WHAT YOU HAVE TO DO ▸
Can you write out every one of the lines below word for word, changing nothing?

* START *

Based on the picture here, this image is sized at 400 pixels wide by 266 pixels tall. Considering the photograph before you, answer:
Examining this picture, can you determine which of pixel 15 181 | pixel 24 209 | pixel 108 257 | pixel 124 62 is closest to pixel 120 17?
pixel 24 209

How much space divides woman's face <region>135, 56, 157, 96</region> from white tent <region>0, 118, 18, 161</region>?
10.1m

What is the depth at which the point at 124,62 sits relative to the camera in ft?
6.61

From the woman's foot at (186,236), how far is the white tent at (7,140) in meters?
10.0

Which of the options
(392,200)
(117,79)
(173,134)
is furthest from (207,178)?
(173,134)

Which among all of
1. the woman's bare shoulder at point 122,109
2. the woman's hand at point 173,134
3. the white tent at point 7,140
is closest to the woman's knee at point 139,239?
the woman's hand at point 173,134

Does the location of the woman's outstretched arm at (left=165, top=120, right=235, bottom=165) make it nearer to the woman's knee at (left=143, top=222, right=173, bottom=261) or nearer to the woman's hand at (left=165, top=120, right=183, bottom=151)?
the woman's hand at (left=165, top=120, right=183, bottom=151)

* END *

SOLVED EXERCISE ▸
Based on the picture here, this image is sized at 400 pixels wide by 266 pixels tall. Considering the photograph before you, answer:
Examining this picture, can you determine which of pixel 15 181 | pixel 24 209 | pixel 108 257 | pixel 124 62 is closest to pixel 120 17?
pixel 24 209

How much space divides woman's face <region>135, 56, 157, 96</region> from white tent <region>0, 118, 18, 161</region>?
10.1m

What is the depth at which the point at 124,62 sits relative to the camera in ft?
6.61

From the woman's foot at (186,236), how far is the white tent at (7,140) in meters?
10.0

Which of the options
(392,200)
(117,79)
(173,134)
is furthest from (207,178)?
(173,134)

Which among all of
1. the woman's bare shoulder at point 122,109
2. the woman's hand at point 173,134
3. the white tent at point 7,140
is closest to the woman's knee at point 139,239?
the woman's hand at point 173,134

Does the location of the woman's outstretched arm at (left=165, top=120, right=235, bottom=165) make it nearer to the woman's knee at (left=143, top=222, right=173, bottom=261) or nearer to the woman's hand at (left=165, top=120, right=183, bottom=151)?
the woman's hand at (left=165, top=120, right=183, bottom=151)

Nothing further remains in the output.